The Paradox of Progress
- Bethany Ward
- Dec 5, 2019
- 3 min read
Despite longer life spans, better medicine, lower childhood mortality rates and technological advancements, Americans’ happiness levels are plummeting like never before seen in history.
UTC sophomore Mckenzie Carver walks to class on a brisk November morning feeling distracted, tiresome, and not herself. She has two tests, a presentation, a paper to write, and a 6 hour shift as a server as Champy’s. Nothing is going wrong in her life -- she’s making good grades and good money -- but for some reason she doesn’t feel satisfied -- an issue almost every modern college student deals with. This lack of fulfillment is rampant throughout American culture and has recently been given a name: the Paradox of Progress.
According to Mark Manson’s best seller Everything is F*cked: A Book About Hope, “[P]eople are more educated than ever before...violence has trended down for decades...we have more rights…[and] poverty is at an all time low.”
Shockingly though, since 1985, men and women have reported lower levels of life satisfaction, Manson wrote.
“Stress levels have risen…[and] nearly half of all Americans now report feeling isolated, left out, or alone in their lives.”
America is currently the world’s #1 super power -- the richest and most advanced country in the world -- although it is only 18th on the World Happiness Report and has fallen lower on the scale each year.
The problem, though, is society is the safest and most prosperous it has been in the history of the world, yet people are feeling more hopeless than ever before.
As Manson wrote, “[T]he better things get, the worse we seem to feel.”
In an essay by Bob Morehead titled “The Paradox of Our Age,” he stated, “[W]e have multiplied our possessions but reduced our values...we’ve learned how to make a living but not a life. We’ve added years to life, not life to years...we’ve conquered outer space but not inner space. We’ve done larger things but not better things. We’ve cleaned up the air but polluted the soul.”
Many think that technology, specifically social media, is the culprit of this unhappiness and unrest in society.
According to UTC student Kayla Valdivia, “with the progress we created to connect better with each other: social media, we accidentally created unreachable standards, separating us more.”
While there may have always been issues of human isolation in the past, UTC philosophy professor Dr. Brian Ribeiro said the idea of the Paradox of Progress is a modern problem not addressed in philosophical texts throughout history, meaning society truly has reached new heights of progress because it is dealing with new heights of the repercussions of it.
Despite this, it seems that society could deal with the Paradox of Progress as it has dealt with every other side-effect of progress throughout in the past: re-working and revising issues left from each generation. For example, after the Baby Boomers spent their lives “keeping up with the Joneses,” a successful push for financial well-being and dealing with jealousy was addressed under the reality that “the Joneses are broke,” as it was told to millennials in school. Millennials are now said to be the generation least concerned with material possessions, said Marketing Week.
“[Today’s young people] value living a life of purpose and direct their attention to discover meaningful experiences,” said Marking Week. “This contrasts with the parents of millennials, she claims, who were more inclined at this age to equate material wealth with happiness.”

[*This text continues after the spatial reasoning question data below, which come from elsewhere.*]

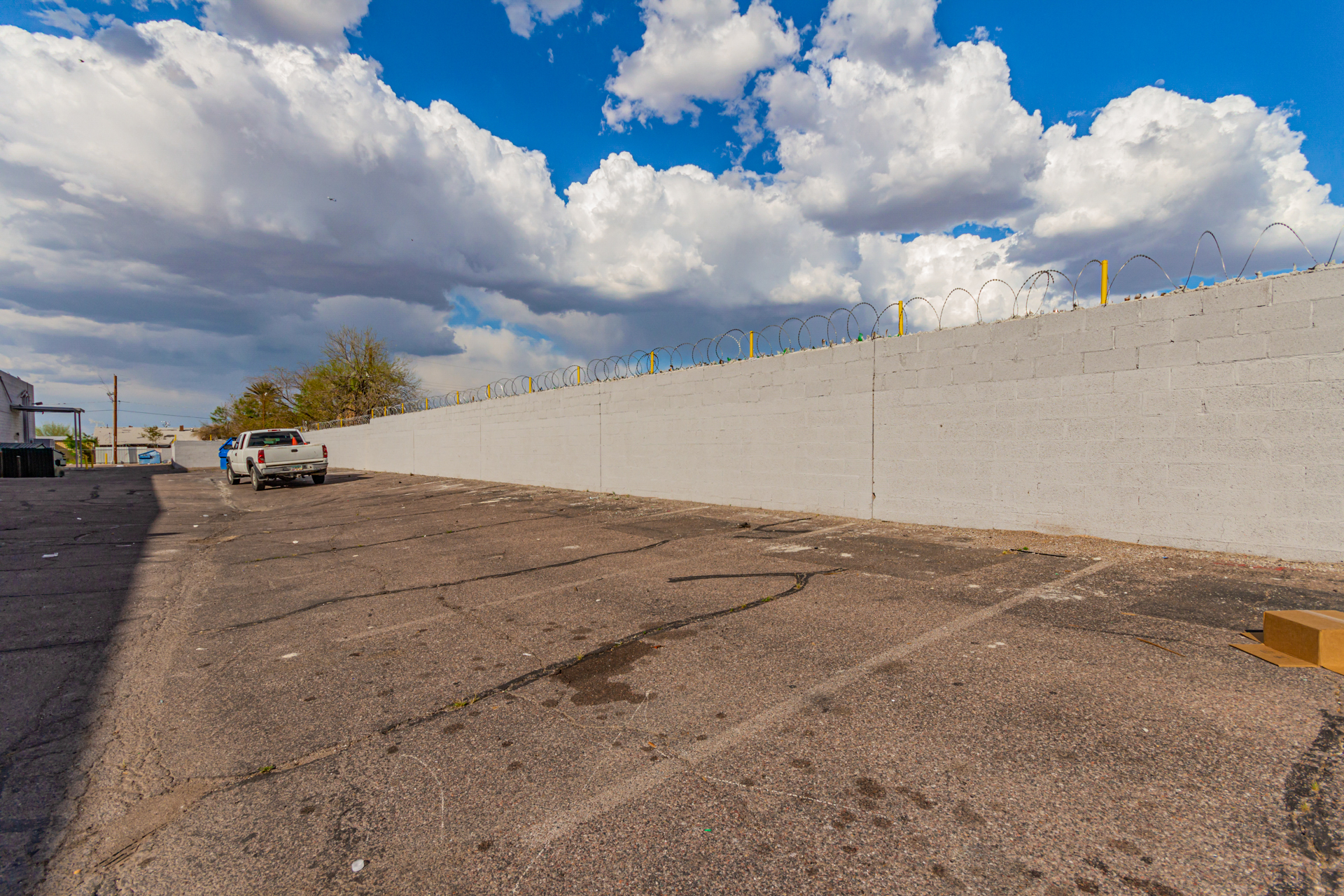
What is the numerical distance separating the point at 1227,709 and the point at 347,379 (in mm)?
44333

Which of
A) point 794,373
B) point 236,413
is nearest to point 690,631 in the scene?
point 794,373

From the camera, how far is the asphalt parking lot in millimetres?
1959

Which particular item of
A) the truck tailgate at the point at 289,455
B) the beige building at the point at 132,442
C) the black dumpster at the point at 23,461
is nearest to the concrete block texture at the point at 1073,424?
the truck tailgate at the point at 289,455

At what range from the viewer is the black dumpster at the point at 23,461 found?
24016 mm

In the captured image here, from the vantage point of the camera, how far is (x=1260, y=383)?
5.48 metres

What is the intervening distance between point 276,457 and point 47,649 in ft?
52.9

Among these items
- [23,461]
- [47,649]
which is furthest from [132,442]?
[47,649]

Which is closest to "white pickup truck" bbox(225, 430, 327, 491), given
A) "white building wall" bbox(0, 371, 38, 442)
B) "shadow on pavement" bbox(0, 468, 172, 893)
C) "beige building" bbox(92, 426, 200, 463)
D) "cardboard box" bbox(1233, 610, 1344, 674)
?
"shadow on pavement" bbox(0, 468, 172, 893)

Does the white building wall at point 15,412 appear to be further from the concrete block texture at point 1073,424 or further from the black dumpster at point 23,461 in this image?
the concrete block texture at point 1073,424

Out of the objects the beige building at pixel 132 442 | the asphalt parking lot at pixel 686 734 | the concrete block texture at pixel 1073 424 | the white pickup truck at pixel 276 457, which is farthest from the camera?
the beige building at pixel 132 442

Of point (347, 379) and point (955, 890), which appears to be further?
point (347, 379)

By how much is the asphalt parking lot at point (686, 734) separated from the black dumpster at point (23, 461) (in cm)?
2784

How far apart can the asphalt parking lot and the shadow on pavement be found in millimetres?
25

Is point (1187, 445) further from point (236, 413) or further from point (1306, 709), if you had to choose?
point (236, 413)
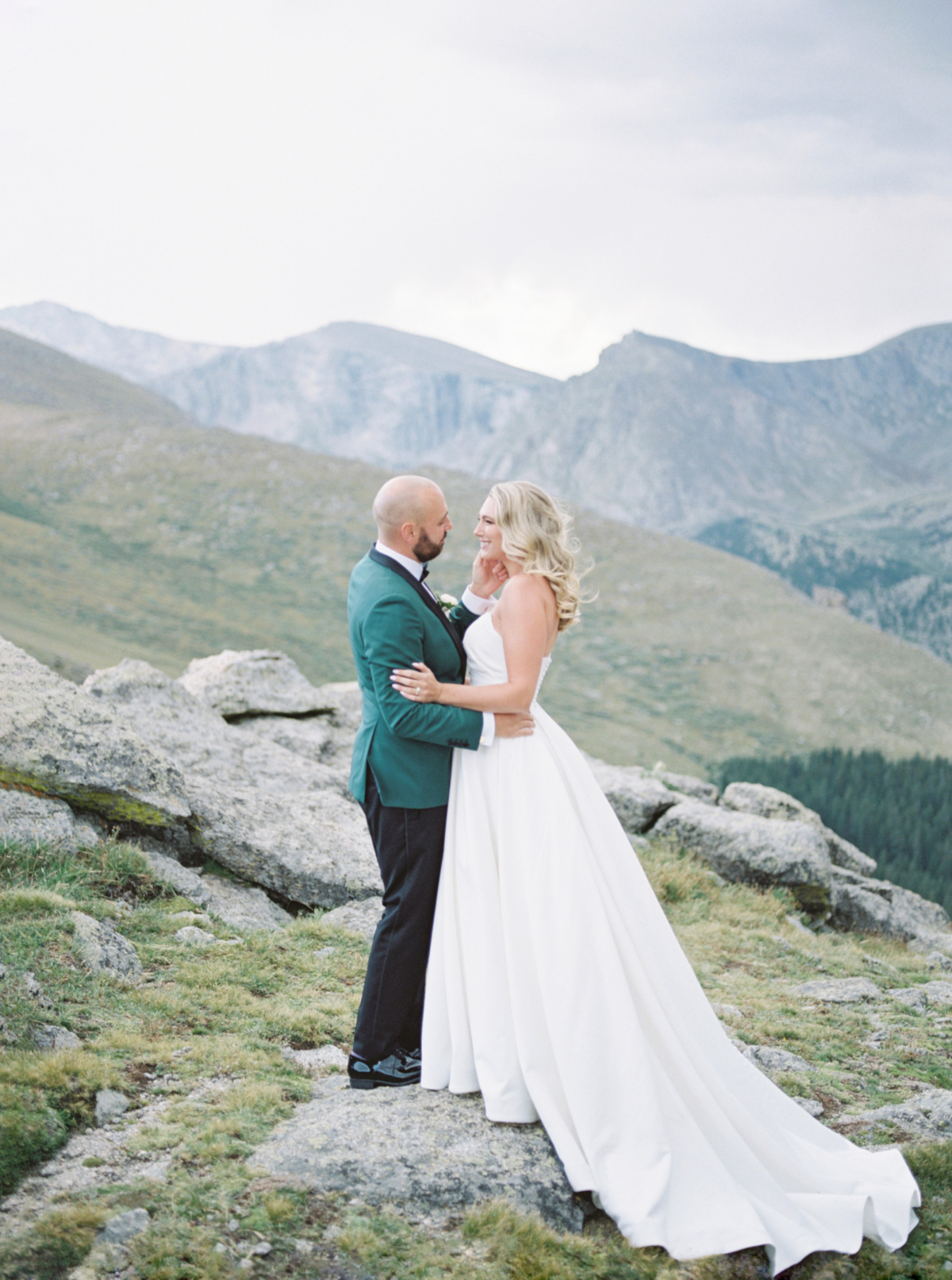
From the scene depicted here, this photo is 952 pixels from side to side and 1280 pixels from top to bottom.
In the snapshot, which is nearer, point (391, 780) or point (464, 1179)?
point (464, 1179)

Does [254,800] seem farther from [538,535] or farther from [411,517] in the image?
[538,535]

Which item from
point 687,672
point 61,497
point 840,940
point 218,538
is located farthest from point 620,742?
point 61,497

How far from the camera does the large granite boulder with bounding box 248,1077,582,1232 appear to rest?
4.55 metres

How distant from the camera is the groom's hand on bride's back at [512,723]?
525cm

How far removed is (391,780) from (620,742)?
2160 inches

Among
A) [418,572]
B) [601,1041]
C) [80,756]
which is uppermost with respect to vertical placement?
[418,572]

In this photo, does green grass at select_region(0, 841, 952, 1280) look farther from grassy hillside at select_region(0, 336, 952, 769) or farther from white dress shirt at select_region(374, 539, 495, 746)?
grassy hillside at select_region(0, 336, 952, 769)

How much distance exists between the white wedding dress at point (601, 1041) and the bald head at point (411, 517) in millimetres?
594

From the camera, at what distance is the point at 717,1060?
205 inches

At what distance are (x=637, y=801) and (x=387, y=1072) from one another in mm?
9235

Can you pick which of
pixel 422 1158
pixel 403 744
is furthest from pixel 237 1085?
pixel 403 744

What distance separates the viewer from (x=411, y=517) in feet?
17.1

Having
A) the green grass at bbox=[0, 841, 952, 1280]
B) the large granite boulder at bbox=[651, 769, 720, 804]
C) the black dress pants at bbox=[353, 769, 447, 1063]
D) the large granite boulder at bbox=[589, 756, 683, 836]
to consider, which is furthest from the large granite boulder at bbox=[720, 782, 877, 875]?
the black dress pants at bbox=[353, 769, 447, 1063]

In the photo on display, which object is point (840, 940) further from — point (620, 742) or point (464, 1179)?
point (620, 742)
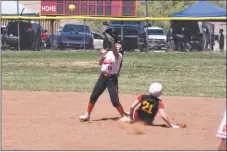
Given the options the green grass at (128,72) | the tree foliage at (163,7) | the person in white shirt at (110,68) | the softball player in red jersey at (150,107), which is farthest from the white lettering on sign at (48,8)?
the softball player in red jersey at (150,107)

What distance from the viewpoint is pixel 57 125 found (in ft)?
31.0

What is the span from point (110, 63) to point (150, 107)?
1.00m

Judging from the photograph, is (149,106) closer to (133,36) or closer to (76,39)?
(133,36)

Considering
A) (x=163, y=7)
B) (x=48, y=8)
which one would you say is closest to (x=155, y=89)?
(x=48, y=8)

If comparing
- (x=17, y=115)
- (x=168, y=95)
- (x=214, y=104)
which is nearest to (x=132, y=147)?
(x=17, y=115)

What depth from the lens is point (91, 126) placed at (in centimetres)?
942

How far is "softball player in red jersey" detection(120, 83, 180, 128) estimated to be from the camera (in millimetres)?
9180

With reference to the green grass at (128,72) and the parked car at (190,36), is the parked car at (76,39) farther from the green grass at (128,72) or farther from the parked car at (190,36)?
the parked car at (190,36)

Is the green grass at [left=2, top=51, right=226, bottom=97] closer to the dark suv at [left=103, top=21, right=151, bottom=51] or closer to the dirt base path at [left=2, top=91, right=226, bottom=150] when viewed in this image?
the dirt base path at [left=2, top=91, right=226, bottom=150]

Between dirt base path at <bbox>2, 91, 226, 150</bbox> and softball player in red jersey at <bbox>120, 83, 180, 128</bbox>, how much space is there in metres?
0.21

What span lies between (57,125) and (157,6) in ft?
137

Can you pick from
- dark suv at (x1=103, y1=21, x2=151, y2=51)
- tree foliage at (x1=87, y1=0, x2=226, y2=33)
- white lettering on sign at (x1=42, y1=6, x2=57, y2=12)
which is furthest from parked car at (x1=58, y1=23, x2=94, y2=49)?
tree foliage at (x1=87, y1=0, x2=226, y2=33)

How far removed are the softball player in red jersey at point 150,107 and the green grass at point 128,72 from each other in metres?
4.55

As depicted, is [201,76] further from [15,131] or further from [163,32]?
[163,32]
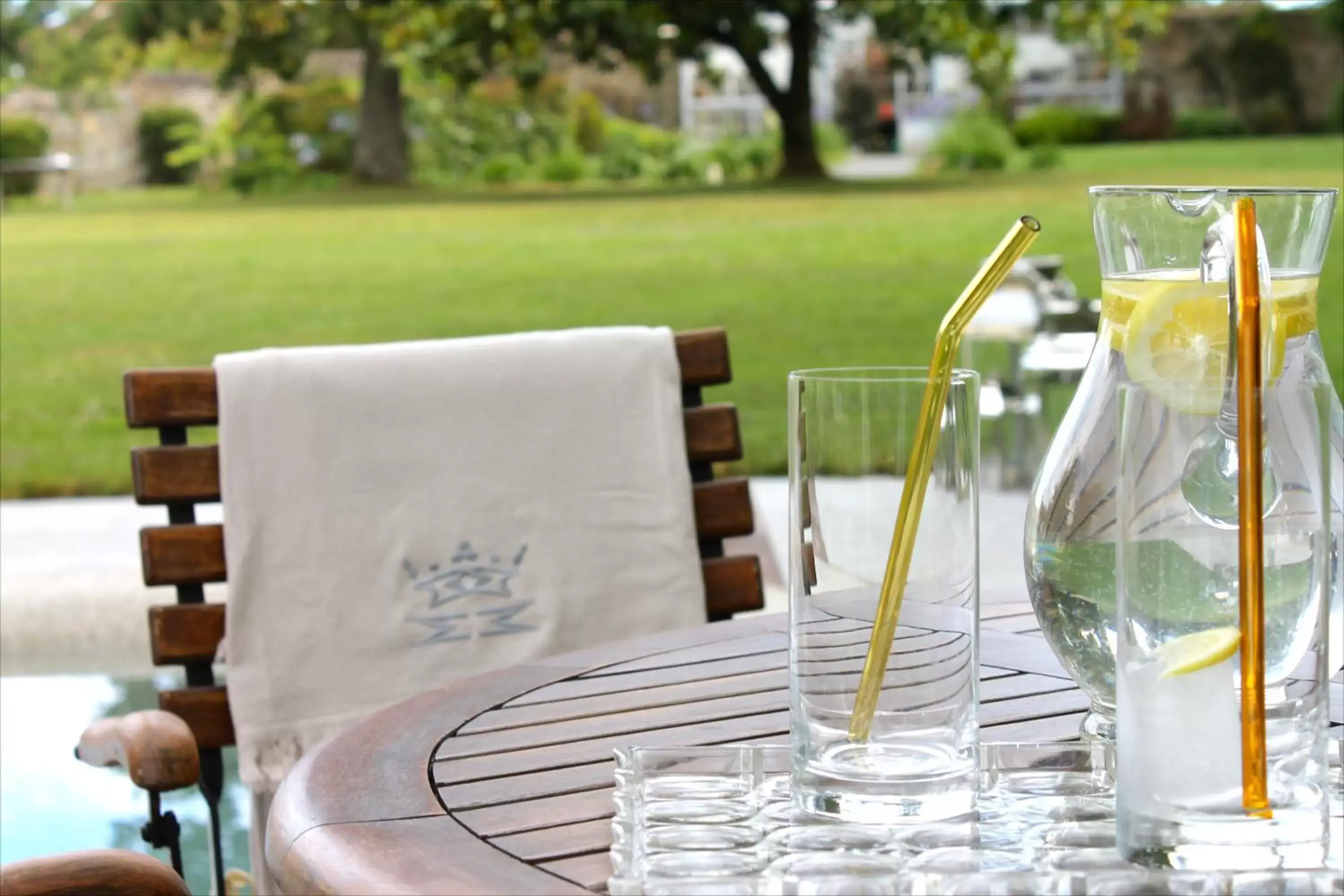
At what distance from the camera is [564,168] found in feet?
13.7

If material obsession could be resolved after the Baby Boomers, maybe the lowering happiness rates can too.
“Society's already trying to do something about the plummeting happiness levels,” said Valdivia. “There’s been a huge push for mental health and awareness: more counseling, resources, stress management, and safer medications. It seems like mental health is trying to keep up with society’s progress, but is just slower to arrive.”
According to writer Bob Morehead of “The Paradox of Our Age,” the best thing people can do right now is slow down.
“Give time to love, give time to speak, and most importantly give time to share the precious thoughts in your mind,” Morehead wrote.
Maybe blonde haired, fun-loving Carver can find deep rooted satisfaction and happiness, or maybe it will take a future generation to teach her how, but to think that humanity is on a downward spiral of infinitely increasing unhappiness is a dangerous misconception.
“Happiness is marketed so much these days as a goal in and of itself,” Manson says. “Buy X and be happy. Learn Y and be happy. But you can’t buy happiness and you can’t achieve happiness. It just is.”